INFOTERKINI.ID - Di sudut kota yang riuh, sebuah toko jam tua berdiri dengan keheningan yang magis dan aroma kayu cendana. Pak Aris, sang pemilik, menghabiskan hari-harinya mendengarkan detak ribuan mesin yang seolah berbicara padanya tentang rahasia masa lalu.
Suatu sore, Maya melangkah masuk dengan mata yang sembab dan sebuah jam tangan perak yang sudah lama mati. Baginya, jam itu adalah satu-satunya jembatan menuju kenangan tentang ayahnya yang telah pergi untuk selamanya.
Pak Aris menerima jam itu dengan tangan gemetar, bukan karena usia, melainkan karena rasa hormat pada sebuah kenangan. Ia berjanji akan menghidupkan kembali detak yang telah lama hilang dari pergelangan tangan gadis muda itu.
Sembari bekerja, Pak Aris sering berbagi filosofi tentang bagaimana setiap goresan di mesin jam mencerminkan luka di hati manusia. Maya mulai menyadari bahwa setiap bab dalam novel kehidupan miliknya tidak harus berakhir dengan kesedihan yang abadi.

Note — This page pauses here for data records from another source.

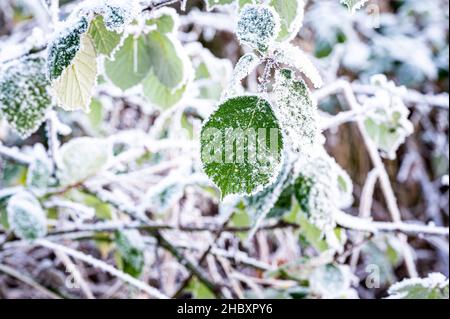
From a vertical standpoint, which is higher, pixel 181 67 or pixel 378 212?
pixel 181 67

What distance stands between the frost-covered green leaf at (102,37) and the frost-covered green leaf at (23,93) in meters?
0.11

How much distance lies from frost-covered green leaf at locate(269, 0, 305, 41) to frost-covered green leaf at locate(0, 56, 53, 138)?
0.88 ft

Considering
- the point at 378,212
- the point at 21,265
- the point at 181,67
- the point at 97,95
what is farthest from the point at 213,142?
the point at 378,212

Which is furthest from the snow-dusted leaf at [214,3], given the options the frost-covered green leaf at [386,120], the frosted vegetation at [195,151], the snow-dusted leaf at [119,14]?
the frost-covered green leaf at [386,120]

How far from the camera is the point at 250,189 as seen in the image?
39cm

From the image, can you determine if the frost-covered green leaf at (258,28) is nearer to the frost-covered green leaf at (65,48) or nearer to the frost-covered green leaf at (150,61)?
the frost-covered green leaf at (65,48)

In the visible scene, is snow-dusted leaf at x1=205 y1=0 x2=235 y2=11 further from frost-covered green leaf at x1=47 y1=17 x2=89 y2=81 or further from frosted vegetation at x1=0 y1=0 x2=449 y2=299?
frost-covered green leaf at x1=47 y1=17 x2=89 y2=81

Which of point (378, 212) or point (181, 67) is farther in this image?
point (378, 212)

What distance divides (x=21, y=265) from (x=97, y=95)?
0.43 meters

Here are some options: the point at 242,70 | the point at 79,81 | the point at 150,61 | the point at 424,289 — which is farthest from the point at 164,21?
the point at 424,289

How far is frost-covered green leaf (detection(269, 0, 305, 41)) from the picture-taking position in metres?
0.46

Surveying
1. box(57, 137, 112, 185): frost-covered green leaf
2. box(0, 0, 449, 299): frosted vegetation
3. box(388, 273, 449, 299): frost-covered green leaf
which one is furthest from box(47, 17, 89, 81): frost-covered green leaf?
box(388, 273, 449, 299): frost-covered green leaf

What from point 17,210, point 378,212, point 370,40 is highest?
point 370,40
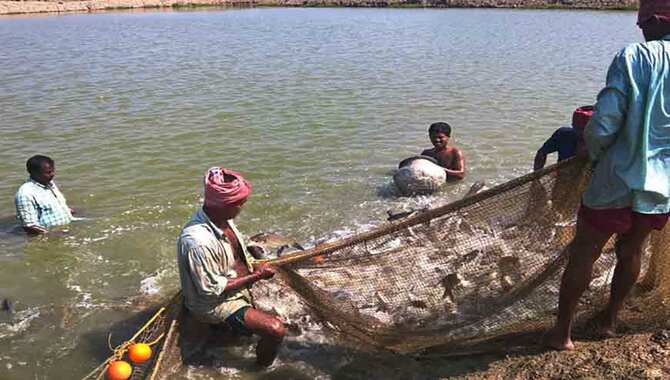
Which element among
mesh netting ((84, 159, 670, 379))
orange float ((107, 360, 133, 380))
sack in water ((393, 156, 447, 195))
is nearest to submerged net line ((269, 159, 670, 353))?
mesh netting ((84, 159, 670, 379))

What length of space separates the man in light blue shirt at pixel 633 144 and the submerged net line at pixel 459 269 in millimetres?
473

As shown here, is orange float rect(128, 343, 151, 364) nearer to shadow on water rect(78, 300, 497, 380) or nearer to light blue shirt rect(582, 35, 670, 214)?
shadow on water rect(78, 300, 497, 380)

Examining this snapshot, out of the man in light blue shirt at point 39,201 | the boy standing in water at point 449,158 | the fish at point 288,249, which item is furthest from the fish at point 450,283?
the man in light blue shirt at point 39,201

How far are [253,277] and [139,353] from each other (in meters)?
0.88

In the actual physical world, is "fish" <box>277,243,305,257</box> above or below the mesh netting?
below

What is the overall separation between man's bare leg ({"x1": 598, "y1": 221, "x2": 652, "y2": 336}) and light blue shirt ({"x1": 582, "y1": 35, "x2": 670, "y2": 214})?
228 mm

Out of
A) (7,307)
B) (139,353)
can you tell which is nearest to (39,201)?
(7,307)

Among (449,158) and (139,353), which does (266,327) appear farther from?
(449,158)

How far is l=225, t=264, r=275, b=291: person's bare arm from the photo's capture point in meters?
3.79

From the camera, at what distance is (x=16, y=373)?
14.1 feet

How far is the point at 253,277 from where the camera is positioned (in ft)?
12.6

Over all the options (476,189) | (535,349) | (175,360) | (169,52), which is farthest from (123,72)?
(535,349)

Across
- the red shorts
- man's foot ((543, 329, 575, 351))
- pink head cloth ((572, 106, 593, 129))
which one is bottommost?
man's foot ((543, 329, 575, 351))

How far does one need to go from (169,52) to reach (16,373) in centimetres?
1837
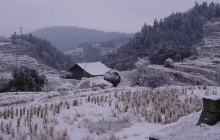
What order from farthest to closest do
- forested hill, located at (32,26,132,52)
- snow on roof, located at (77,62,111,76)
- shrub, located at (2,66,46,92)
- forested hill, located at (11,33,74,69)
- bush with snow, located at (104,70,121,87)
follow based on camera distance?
forested hill, located at (32,26,132,52), forested hill, located at (11,33,74,69), snow on roof, located at (77,62,111,76), shrub, located at (2,66,46,92), bush with snow, located at (104,70,121,87)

Hari demi hari berlalu, dan toko kecil itu menjadi tempat perlindungan bagi Maya dari dunia luar yang terasa kian kejam. Ia belajar bahwa waktu tidak pernah benar-benar menyembuhkan, namun ia memberi kita ruang untuk tumbuh lebih kuat dari sebelumnya.
Pak Aris menceritakan tentang mendiang istrinya yang pergi lebih dulu, meninggalkan dirinya dengan ribuan jam yang tak bisa mengulang waktu. Namun, ia memilih untuk tetap memutar tuas harapan setiap pagi agar hidupnya tetap memiliki makna bagi orang lain.

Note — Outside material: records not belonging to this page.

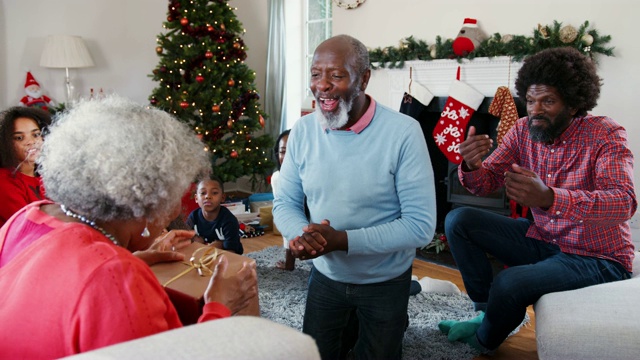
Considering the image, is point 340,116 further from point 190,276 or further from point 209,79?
point 209,79

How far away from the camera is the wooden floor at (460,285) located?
2.47 m

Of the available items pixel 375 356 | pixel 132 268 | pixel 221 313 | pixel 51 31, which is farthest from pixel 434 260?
pixel 51 31

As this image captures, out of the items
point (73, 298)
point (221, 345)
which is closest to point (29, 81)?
point (73, 298)

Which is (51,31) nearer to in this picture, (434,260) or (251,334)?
(434,260)

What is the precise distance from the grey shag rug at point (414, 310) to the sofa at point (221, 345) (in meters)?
1.78

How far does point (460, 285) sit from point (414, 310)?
0.57m

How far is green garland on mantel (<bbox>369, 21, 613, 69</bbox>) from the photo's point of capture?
308 cm

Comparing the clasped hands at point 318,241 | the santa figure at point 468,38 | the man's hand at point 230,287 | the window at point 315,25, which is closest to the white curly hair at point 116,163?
the man's hand at point 230,287

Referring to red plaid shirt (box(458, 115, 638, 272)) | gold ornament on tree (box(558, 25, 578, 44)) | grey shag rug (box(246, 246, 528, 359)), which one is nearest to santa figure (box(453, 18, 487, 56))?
gold ornament on tree (box(558, 25, 578, 44))

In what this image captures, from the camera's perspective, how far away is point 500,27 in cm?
357

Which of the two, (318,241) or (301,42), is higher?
(301,42)

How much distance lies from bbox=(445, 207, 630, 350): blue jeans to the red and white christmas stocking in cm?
133

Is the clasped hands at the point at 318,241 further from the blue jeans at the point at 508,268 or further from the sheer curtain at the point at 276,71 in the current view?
the sheer curtain at the point at 276,71

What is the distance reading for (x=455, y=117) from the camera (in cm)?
377
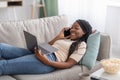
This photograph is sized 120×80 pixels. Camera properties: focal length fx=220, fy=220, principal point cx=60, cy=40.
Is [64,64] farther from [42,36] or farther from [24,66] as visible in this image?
[42,36]

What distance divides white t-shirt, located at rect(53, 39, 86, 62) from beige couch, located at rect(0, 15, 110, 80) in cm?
11

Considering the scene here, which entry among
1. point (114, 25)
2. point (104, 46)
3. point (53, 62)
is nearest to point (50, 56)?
point (53, 62)

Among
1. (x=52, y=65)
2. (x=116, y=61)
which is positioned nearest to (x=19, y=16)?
(x=52, y=65)

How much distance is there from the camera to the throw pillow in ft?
7.06

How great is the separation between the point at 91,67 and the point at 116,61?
1.16ft

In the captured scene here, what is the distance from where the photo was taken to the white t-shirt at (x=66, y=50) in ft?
6.92

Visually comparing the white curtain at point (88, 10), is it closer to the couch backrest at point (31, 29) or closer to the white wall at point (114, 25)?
the white wall at point (114, 25)

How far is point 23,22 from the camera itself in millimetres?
2441

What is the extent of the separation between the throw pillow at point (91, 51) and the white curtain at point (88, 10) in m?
0.89

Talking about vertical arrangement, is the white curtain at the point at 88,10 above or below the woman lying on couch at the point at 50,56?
above

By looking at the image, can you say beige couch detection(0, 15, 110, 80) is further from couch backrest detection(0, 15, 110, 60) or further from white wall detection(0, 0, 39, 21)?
white wall detection(0, 0, 39, 21)

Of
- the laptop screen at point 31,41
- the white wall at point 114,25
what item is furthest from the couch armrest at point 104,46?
the laptop screen at point 31,41

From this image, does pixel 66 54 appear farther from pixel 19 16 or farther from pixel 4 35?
pixel 19 16

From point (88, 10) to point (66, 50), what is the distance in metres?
1.21
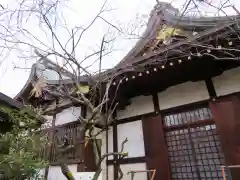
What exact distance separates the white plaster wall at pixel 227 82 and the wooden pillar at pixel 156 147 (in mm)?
1600

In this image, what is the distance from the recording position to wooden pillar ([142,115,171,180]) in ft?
16.6

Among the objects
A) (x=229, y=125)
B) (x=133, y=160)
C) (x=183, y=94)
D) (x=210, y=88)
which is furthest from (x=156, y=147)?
(x=210, y=88)

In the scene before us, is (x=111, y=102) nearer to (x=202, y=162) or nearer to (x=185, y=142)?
(x=185, y=142)

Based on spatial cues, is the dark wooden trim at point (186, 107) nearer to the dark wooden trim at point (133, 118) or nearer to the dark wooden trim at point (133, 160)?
the dark wooden trim at point (133, 118)

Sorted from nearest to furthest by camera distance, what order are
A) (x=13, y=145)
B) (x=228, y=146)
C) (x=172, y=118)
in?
(x=13, y=145) < (x=228, y=146) < (x=172, y=118)

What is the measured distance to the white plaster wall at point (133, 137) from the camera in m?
5.60

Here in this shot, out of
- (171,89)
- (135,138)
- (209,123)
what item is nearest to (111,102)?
(135,138)

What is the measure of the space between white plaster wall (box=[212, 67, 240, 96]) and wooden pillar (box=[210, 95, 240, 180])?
0.20 metres

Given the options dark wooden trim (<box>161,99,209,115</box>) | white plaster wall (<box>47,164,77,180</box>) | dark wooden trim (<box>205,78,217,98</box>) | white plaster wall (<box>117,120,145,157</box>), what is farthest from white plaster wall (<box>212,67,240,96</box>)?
white plaster wall (<box>47,164,77,180</box>)

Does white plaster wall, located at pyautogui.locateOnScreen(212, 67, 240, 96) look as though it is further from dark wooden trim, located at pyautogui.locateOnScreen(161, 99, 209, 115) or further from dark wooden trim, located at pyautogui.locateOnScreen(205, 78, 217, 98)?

Maya mulai mengerti bahwa memaafkan masa lalu adalah kunci utama untuk membuka pintu masa depan yang lebih cerah. Ia tidak lagi melihat jam tangan ayahnya sebagai beban kesedihan, melainkan sebagai pengingat untuk menghargai setiap napas yang tersisa.
Saat jam itu akhirnya berdetak kembali, suara dentingnya terdengar seperti melodi kemenangan yang sangat indah dan menenangkan. Namun, di saat yang sama, Pak Aris menyerahkan sebuah kunci toko kepada Maya dengan senyuman yang penuh rahasia.

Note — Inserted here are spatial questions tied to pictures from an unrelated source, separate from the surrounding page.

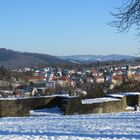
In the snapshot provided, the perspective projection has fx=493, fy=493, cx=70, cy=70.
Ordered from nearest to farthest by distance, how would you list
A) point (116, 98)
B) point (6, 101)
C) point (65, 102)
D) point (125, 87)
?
point (6, 101) → point (65, 102) → point (116, 98) → point (125, 87)

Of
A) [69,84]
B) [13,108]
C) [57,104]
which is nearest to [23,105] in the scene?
[13,108]

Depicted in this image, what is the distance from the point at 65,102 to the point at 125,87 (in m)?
22.0

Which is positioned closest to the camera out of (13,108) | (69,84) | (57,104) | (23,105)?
(13,108)

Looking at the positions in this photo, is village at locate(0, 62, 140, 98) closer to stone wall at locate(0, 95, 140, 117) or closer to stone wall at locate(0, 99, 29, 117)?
stone wall at locate(0, 95, 140, 117)

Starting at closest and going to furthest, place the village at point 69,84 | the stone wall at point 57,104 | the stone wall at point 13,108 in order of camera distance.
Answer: the stone wall at point 13,108 → the stone wall at point 57,104 → the village at point 69,84

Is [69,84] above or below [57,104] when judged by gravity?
below

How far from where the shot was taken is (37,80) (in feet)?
419

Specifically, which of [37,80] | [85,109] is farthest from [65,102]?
[37,80]

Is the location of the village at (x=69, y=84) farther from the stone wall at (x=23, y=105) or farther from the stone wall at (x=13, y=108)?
the stone wall at (x=13, y=108)

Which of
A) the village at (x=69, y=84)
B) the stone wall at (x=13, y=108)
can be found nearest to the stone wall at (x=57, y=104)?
the stone wall at (x=13, y=108)

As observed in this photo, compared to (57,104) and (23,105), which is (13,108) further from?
(57,104)

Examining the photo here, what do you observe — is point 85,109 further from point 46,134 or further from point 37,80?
point 37,80

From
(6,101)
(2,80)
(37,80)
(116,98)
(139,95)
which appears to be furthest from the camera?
(37,80)

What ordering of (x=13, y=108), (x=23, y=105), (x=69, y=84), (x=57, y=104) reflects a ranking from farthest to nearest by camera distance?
1. (x=69, y=84)
2. (x=57, y=104)
3. (x=23, y=105)
4. (x=13, y=108)
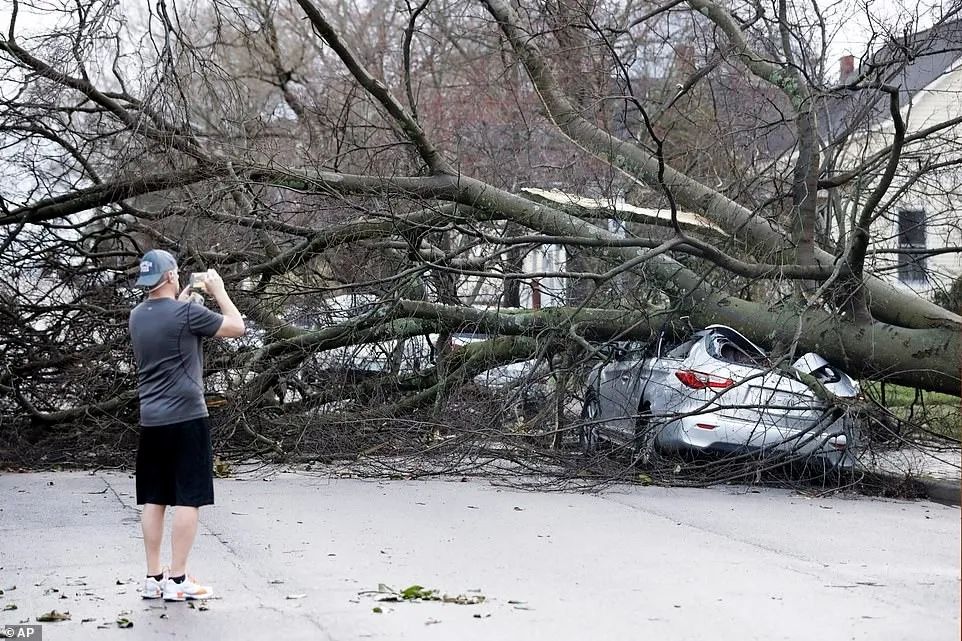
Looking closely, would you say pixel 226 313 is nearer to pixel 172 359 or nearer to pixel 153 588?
pixel 172 359

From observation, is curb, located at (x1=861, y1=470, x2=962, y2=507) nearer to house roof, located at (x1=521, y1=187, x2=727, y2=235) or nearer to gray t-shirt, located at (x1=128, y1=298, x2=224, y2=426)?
house roof, located at (x1=521, y1=187, x2=727, y2=235)

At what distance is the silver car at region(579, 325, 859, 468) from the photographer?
34.2 ft

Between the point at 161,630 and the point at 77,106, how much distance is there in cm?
910

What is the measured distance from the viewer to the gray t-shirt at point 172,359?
19.7ft

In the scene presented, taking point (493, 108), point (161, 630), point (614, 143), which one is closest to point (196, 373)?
point (161, 630)

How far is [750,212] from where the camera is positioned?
12.6 meters

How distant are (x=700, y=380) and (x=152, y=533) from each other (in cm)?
609

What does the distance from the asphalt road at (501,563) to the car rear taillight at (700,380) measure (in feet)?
3.12

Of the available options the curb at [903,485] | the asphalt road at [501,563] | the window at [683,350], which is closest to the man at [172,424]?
the asphalt road at [501,563]

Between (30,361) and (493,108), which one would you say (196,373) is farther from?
(493,108)

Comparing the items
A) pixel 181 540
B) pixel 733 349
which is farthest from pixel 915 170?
pixel 181 540

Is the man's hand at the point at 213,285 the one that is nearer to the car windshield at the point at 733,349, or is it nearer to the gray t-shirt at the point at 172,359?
the gray t-shirt at the point at 172,359

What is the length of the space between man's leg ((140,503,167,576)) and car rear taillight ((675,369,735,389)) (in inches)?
236

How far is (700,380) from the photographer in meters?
10.8
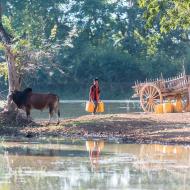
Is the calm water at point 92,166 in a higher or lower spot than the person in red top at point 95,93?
lower

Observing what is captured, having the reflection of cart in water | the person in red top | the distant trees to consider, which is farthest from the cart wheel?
the distant trees

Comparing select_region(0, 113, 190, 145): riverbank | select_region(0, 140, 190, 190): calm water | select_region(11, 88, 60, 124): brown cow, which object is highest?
select_region(11, 88, 60, 124): brown cow

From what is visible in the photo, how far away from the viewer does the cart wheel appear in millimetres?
35125

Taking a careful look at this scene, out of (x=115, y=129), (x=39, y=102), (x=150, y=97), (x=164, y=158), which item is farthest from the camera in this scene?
(x=150, y=97)

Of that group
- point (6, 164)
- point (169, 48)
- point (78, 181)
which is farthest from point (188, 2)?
point (169, 48)

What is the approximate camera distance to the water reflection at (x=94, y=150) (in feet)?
60.5

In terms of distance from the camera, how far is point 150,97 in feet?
117

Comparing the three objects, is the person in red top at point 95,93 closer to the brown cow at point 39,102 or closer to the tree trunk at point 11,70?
the brown cow at point 39,102

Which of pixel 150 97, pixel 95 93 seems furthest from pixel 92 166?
pixel 150 97

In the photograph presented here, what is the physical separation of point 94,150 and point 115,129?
19.3 feet

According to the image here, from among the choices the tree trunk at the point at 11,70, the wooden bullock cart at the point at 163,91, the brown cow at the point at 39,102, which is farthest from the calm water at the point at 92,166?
the wooden bullock cart at the point at 163,91

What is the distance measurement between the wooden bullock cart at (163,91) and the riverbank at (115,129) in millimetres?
3615

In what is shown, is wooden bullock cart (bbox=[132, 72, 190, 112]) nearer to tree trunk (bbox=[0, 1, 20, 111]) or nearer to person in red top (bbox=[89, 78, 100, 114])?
person in red top (bbox=[89, 78, 100, 114])

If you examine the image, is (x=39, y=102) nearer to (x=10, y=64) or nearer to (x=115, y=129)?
(x=10, y=64)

Keesokan harinya, toko itu tetap tertutup rapat dan Pak Aris tidak pernah terlihat lagi di sudut meja kerjanya yang biasa. Di atas meja, tertinggal sebuah catatan kecil yang berbunyi, "Waktu tidak pernah berhenti untuk siapa pun, maka buatlah setiap detiknya menjadi sebuah mahakarya."